Reproduce every line of the material below without any changes.

** Begin MATERIAL PROVIDED **

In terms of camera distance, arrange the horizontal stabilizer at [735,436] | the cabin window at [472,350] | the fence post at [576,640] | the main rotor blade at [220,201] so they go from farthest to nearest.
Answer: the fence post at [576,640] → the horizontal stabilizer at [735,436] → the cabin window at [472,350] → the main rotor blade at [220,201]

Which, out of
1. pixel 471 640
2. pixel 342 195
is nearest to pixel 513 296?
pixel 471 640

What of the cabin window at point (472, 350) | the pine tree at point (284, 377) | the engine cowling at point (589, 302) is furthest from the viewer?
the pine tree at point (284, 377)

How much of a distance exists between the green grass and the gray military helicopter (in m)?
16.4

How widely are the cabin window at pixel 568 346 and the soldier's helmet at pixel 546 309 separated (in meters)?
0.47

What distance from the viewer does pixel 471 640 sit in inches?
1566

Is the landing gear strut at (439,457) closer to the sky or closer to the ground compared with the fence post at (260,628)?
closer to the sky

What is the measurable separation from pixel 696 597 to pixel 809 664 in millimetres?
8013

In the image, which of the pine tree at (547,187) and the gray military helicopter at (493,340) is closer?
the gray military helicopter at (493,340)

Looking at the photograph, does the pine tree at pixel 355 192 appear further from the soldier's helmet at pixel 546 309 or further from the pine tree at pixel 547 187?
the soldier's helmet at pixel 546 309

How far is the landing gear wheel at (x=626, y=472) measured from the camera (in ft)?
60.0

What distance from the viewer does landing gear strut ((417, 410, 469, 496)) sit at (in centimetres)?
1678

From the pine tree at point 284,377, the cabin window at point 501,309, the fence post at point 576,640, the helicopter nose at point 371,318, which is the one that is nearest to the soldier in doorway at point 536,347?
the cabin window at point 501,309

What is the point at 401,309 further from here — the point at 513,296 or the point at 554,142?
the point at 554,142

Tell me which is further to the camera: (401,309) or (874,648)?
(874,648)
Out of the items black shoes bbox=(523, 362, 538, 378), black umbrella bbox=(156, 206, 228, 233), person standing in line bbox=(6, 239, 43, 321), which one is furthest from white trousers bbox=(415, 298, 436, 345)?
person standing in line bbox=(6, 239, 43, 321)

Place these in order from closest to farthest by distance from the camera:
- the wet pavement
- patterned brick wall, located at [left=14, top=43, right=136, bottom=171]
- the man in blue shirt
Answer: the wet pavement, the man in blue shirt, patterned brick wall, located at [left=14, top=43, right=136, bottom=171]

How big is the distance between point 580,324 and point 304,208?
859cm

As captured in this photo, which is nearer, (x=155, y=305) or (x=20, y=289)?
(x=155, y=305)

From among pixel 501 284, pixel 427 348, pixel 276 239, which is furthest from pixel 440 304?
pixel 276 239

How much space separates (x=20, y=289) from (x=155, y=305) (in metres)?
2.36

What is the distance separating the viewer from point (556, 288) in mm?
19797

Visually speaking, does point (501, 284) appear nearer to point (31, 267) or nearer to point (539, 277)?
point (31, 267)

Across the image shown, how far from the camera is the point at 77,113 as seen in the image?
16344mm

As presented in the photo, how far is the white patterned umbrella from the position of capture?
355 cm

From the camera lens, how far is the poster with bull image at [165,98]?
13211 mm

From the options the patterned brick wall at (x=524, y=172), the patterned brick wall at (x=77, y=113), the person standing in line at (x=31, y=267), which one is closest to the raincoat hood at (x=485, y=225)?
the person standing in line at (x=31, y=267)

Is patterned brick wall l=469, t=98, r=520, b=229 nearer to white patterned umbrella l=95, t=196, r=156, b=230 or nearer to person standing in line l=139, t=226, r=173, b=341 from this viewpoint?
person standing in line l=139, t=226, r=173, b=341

** End MATERIAL PROVIDED **

• [OUTPUT OF THE TASK]
In terms of camera distance, arrange the horizontal stabilizer at [735,436] | the cabin window at [472,350] | the fence post at [576,640] | the main rotor blade at [220,201] so they go from farthest to nearest.
Answer: the fence post at [576,640] → the horizontal stabilizer at [735,436] → the cabin window at [472,350] → the main rotor blade at [220,201]

Which, out of
1. pixel 471 640
2. pixel 342 195
is nearest to pixel 513 296?
pixel 471 640

What of the cabin window at point (472, 350) | the pine tree at point (284, 377) | the engine cowling at point (589, 302) is furthest from the viewer?
the pine tree at point (284, 377)

How much of a distance exists between the green grass and the gray military helicopter (in m)?
16.4

How widely are the cabin window at pixel 568 346 and the soldier's helmet at pixel 546 309 separated (in meters)?
0.47

What distance from the viewer does pixel 471 640 sit in inches?
1566

Is the landing gear strut at (439,457) closer to the sky or closer to the ground compared with the fence post at (260,628)?
closer to the sky

What is the measurable separation from pixel 696 597 to pixel 809 664 in millimetres?
8013

In the image, which of the pine tree at (547,187) and the gray military helicopter at (493,340) is closer?
the gray military helicopter at (493,340)

Looking at the photograph, does the pine tree at pixel 355 192 appear further from the soldier's helmet at pixel 546 309 or further from the pine tree at pixel 547 187?
the soldier's helmet at pixel 546 309

How far is the landing gear wheel at (x=626, y=472) measured from the camera (in ft)?
60.0

What distance from the viewer does landing gear strut ((417, 410, 469, 496)) sit at (in centimetres)?
1678

From the pine tree at point 284,377, the cabin window at point 501,309, the fence post at point 576,640, the helicopter nose at point 371,318, which is the one that is nearest to the soldier in doorway at point 536,347?
the cabin window at point 501,309

What is the point at 401,309 further from here — the point at 513,296 or the point at 554,142?
the point at 554,142

Tell me which is further to the camera: (401,309) or (874,648)?
(874,648)
Out of the items black shoes bbox=(523, 362, 538, 378), black umbrella bbox=(156, 206, 228, 233), person standing in line bbox=(6, 239, 43, 321), which one is furthest from white trousers bbox=(415, 298, 436, 345)?
person standing in line bbox=(6, 239, 43, 321)

Place these in order from closest to farthest by distance from the camera:
- the wet pavement
- patterned brick wall, located at [left=14, top=43, right=136, bottom=171]
- the man in blue shirt
Answer: the wet pavement, the man in blue shirt, patterned brick wall, located at [left=14, top=43, right=136, bottom=171]

How big is the distance between point 580,324 and point 304,208?
859cm

As captured in this photo, which is nearer, (x=155, y=305) or (x=20, y=289)?
(x=155, y=305)

From among pixel 501 284, pixel 427 348, pixel 276 239, which is furthest from pixel 440 304?
pixel 276 239

How much space separates (x=20, y=289) from (x=155, y=305) (in metres)?
2.36

What is the distance separating the viewer from point (556, 288) in mm?
19797

Visually speaking, does point (501, 284) appear nearer to point (31, 267) or nearer to point (539, 277)?
point (31, 267)

Across the image shown, how far from the camera is the point at 77,113 as seen in the image?
16344mm

As presented in the photo, how far is the white patterned umbrella from the position of capture?
355 cm

From the camera lens, how far is the poster with bull image at [165,98]?
13211 mm

From the options the patterned brick wall at (x=524, y=172), the patterned brick wall at (x=77, y=113), the person standing in line at (x=31, y=267), which one is closest to the raincoat hood at (x=485, y=225)?
the person standing in line at (x=31, y=267)

Is patterned brick wall l=469, t=98, r=520, b=229 nearer to white patterned umbrella l=95, t=196, r=156, b=230 or nearer to person standing in line l=139, t=226, r=173, b=341 from this viewpoint?
person standing in line l=139, t=226, r=173, b=341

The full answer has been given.